What must be understood is that first and foremost, Roshi is a Zen Master, and as such, his major interest is in transmitting the dharma and finding ways to make it accessible. That is why he is so invested in the Big Mind process. Big Mind looks and sounds like a voice dialogue tool. But that’s where the similarities end. Big Mind is a process to both teach the dharma AND to give people direct experience of the dharma. In the hands of a skilled facilitator, the Big Mind process has the power to awaken us.

Another important point to keep in mind is that the range of voices generally fall into 2 categories: dualistic and transcendent. Traditional voice dialogue primarily works with the dualistic voices, the psychological identities that we are more familiar with and work with during a mat trip, e.g., the victim, the controller, the protector, the damaged self, the innocent child, etc.

When working with the dualistic voices we discover that we are actually engaged in is a process of shadow work, integrating our disowned voices. We also discover that we are using our own life force to suppress and disown these voices because they’re too painful, too uncomfortable. So freeing and owning these voices releases vital life force energy that becomes available to us. This, in an of itself, is extremely healing, allowing us to live more freely in our lives and the world. All of us have had a taste of this freedom on the mat.

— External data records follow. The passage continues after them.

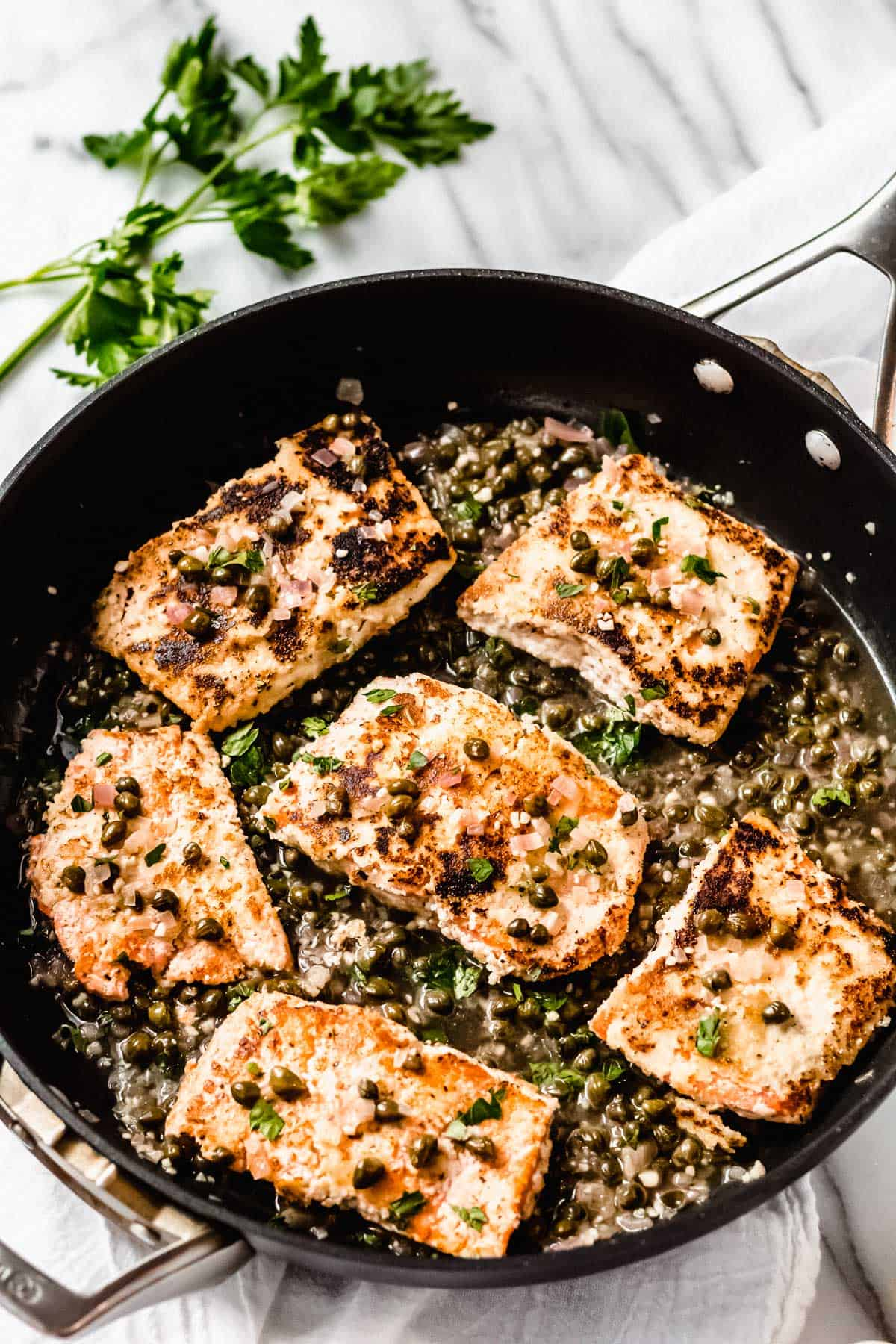 Salmon piccata in a black skillet with parsley in the background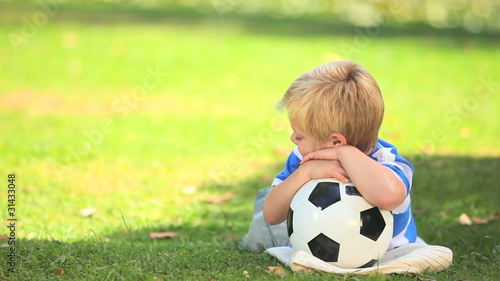 Young boy lying on the grass with his ball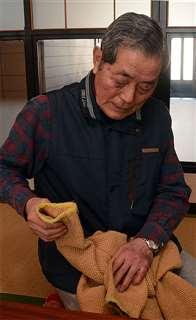 妻玲子さんが編んだカーディガンを手にする勇さん。長く着ているので少し色がくすんでいる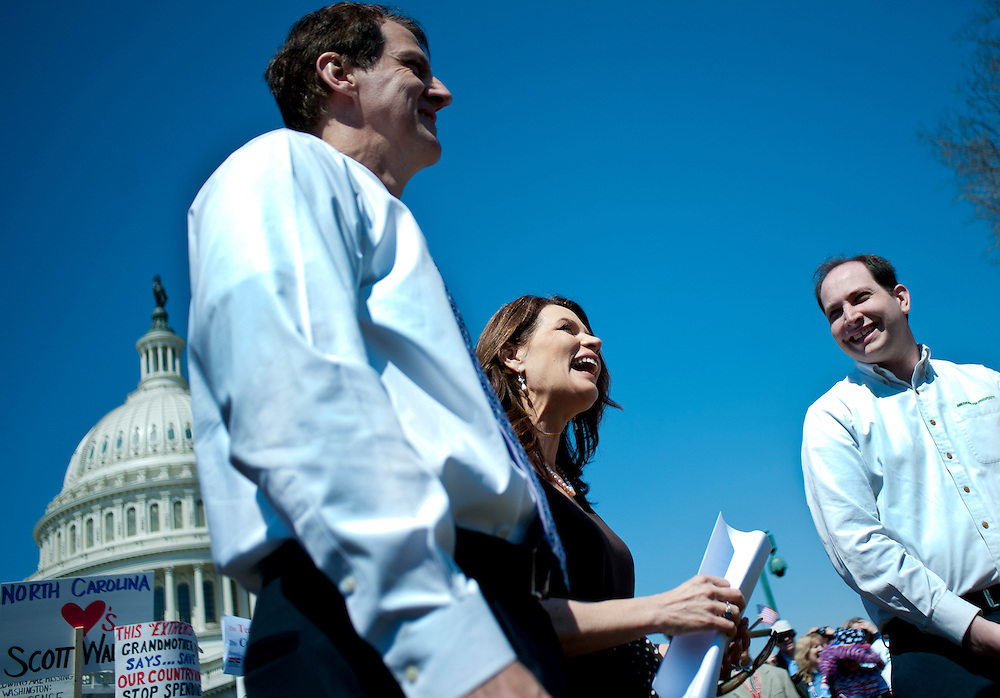 "Rep. MICHELE BACHMANN (R-MN) looks on before speaking to the crowd during a rally near the U.S. Capitol. The ""Cut Spending Now Revolt"", staged Americans for Prosperity, was held to urge lawmakers to reduce federal spending. Americans for Prosperity describes itself as the nation's leading free-market, grassroots organization."
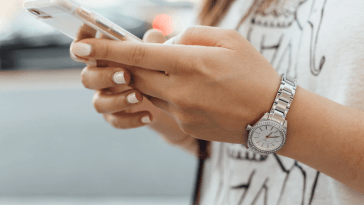 mulher mexendo no celular com relógio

But when we switch to the transcendent voices, here’s a whole different ball game. We are then engaged in a process of awakening these voices within us. They are not disowned, they simply have never been opened up before and have lain dormant. That’s where it gets really exciting. Quite literally, the Big Mind process is a practice of enlightenment, helping to fast track us through these stages.

That last sentence probably sounds very big.

I’m learning all kinds of things as to what enlightenment is. It’s been refreshing to be part of a group that speak of it so openly and candidly, as something completely achievable rather than something magical.

Simply put, enlightenment is an experience of awakening that can happen quite out of the blue. One day you’re walking down the street just minding your own business, and then WHAM! you suddenly discover that you’re not who you thought you were. Such an experience can feel ecstatic or scary. But your sense of self has irrevocably expanded beyond what you now know to be a very contracted perspective of self. But we don’t have to rely on the unpredictable to wake up. We can also intentionally court it through spiritual practices such as sex, shamanism, meditation, extreme sports, asceticism, sensory deprivation, nature and certain drugs. Or Big Mind.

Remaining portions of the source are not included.